Damages claim – Payment into court – Order for costs – Respondents making offer to settle – Court making award in excess of offer – Court awarding no costs of action – Whether judge misdirecting himself – Appeal allowed

The appellant wished to purchase two properties off-plan from a developer. He instructed the respondent firm of solicitors to carry out the conveyancing; the respondents acted for both parties. The appellant entered into purchase contracts at a discounted price of £87,125 for each property, conditional upon him obtaining mortgage finance by October 2002. The obtaining of finance was a condition in the appellant’s favour, which he could have waived. He failed to obtain finance by that date and the respondent neither obtained an extension nor sought instructions from the appellant as to whether he wished to waive the condition. In March 2003, the appellant received offers of finance that were later withdrawn and the developer rescinded the contracts.

The respondent failed to inform the appellant of that rescission. Subsequently, the appellant obtained new finance that left him £18,000 short of the amount needed to complete the purchase of both properties. He informed the respondent that he would have to withdraw from the purchase of one of the plots and transfer the deposit to the other.

The respondent subsequently accepted that it had acted in breach of duty in failing to obtain an extension of time and/or failing to take the appellant’s instructions. At the trial, the repondent argued that the appellant had suffered no loss since he would not have been able to raise the finance to purchase either property. In pre-action correspondence, the respondent had indicated that it was prepared to negotiate on the basis that the appellant had lost the opportunity to purchase one of the plots (the one-property issue), but he persisted with his claim in relation to both plots (the two-property issue). The respondent made an offer of £9,000 under CPR 36.

The judge found that the appellant would have been able to purchase one property by transferring the deposit from one to the other. He awarded damages of £11,688.25 plus interest at 6%, which exceeded the respondent’s Part 36 offer. The judge refused to make an order for costs in respect of the action and granted only limited pre-action costs on the ground that the appellant had failed to comply with the pre-action protocol as required by CPR 44.3 by his refusal to negotiate a settlement on the one-property issue. The appellant appealed.

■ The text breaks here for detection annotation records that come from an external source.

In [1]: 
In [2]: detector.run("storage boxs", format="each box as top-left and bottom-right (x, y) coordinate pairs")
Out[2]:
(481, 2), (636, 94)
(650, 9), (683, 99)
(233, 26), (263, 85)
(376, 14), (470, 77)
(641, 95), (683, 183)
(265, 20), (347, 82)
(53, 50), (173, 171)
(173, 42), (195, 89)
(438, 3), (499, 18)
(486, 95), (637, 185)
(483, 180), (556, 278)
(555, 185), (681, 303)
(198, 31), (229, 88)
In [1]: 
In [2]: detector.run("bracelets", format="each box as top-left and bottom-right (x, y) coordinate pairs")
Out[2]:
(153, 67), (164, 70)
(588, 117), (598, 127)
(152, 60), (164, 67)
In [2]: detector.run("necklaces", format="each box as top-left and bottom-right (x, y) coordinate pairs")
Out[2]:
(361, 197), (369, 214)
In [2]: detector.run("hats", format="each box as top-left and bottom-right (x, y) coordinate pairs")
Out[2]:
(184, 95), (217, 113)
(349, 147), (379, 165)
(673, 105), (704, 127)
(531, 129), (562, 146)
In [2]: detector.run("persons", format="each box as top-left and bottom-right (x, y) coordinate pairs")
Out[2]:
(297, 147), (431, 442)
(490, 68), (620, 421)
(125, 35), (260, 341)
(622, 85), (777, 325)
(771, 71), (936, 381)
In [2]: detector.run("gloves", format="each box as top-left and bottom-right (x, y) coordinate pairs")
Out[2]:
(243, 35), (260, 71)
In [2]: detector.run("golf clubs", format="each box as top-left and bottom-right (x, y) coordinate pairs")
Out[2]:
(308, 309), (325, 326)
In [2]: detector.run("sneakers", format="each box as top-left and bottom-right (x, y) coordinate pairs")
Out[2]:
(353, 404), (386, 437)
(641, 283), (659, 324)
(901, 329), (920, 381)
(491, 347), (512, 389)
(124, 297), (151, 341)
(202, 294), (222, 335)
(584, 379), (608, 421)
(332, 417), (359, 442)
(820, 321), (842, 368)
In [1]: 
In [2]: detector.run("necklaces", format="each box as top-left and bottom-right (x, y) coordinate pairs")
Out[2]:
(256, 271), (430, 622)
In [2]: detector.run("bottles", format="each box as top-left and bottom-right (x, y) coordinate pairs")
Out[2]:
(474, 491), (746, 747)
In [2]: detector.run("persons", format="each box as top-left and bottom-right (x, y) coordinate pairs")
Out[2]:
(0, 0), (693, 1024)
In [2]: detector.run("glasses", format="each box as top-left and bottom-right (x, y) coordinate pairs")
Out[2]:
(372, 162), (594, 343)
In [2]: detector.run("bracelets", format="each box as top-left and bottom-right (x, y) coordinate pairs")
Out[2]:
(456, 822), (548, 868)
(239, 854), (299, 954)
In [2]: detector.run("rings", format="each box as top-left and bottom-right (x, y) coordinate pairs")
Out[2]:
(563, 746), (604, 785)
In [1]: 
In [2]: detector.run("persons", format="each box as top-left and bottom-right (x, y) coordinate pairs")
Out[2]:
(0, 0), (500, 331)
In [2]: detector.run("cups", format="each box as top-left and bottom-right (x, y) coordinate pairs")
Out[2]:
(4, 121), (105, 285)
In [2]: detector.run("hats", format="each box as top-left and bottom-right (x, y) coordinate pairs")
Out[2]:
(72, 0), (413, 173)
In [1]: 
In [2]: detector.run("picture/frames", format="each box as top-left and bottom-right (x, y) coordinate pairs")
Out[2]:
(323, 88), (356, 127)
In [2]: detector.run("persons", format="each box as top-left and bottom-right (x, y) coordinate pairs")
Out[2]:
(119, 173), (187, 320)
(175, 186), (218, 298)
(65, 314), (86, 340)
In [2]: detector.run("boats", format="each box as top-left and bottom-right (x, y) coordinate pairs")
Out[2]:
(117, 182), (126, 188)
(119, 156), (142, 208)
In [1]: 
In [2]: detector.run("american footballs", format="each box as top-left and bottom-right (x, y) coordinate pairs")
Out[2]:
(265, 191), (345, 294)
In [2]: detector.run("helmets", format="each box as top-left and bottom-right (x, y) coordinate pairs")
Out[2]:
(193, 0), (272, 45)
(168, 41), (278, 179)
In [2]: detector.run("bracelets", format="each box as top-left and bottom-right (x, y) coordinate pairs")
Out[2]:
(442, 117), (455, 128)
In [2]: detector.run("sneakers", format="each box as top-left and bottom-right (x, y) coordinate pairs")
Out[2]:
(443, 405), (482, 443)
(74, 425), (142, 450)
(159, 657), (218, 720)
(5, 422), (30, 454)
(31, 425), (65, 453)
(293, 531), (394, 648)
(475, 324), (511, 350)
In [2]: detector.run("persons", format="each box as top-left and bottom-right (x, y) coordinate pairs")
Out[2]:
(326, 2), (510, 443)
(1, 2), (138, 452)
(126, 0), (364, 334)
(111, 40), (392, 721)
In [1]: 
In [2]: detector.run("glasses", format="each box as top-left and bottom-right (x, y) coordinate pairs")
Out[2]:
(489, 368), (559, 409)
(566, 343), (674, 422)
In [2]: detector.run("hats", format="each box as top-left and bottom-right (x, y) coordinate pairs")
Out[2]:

Held: The appeal was allowed.

The loss of the two-property issue was a relevant factor in considering the extent to which the general rule, namely that the unsuccessful party should pay the costs of the successful party, should not apply because the rules required a judge to take all circumstances into account.

However, a finding had to be made in clear terms if it was to lead to punitive measures. The judge had concluded no more than that an allegation had been made that was always likely to fail and this should be reflected by reducing the costs order. It would have been harsh to find that the appellant had behaved unreasonably when the respondent had accepted that it was in breach of duty. The appellant had intended to buy two properties and the respondent had asserted at trial that he could not have bought even so as to establish no damage.

The court had to mark its disapproval of failures to comply with the pre-action protocol, but to reduce the recovery of costs to nil in a case such as the present was so seriously wrong as to be outside the generous ambit within which reasonable disagreement was possible: Tanfern Ltd v Cameron-Macdonald [2000] 1 WLR 1316. The judge must have misdirected himself as to the applicability of the general rule and had failed to appreciate that a reduction in the costs of one third or one quarter reflected the appropriate discount for the running of a case that failed.

Accordingly, the appeal court had to exercise a discretion afresh and, in all the circumstances, he should have 60% of his costs from the date of the Part 36 offer. The judge’s order for the period up to that date would be undisturbed.

Giles Maynard-Connor (instructed by Brabners Chaffe Street LLP, of Manchester) appeared for the appellant; Neil Hext (instructed by Morgan Cole, of Cardiff) appeared for the respondent.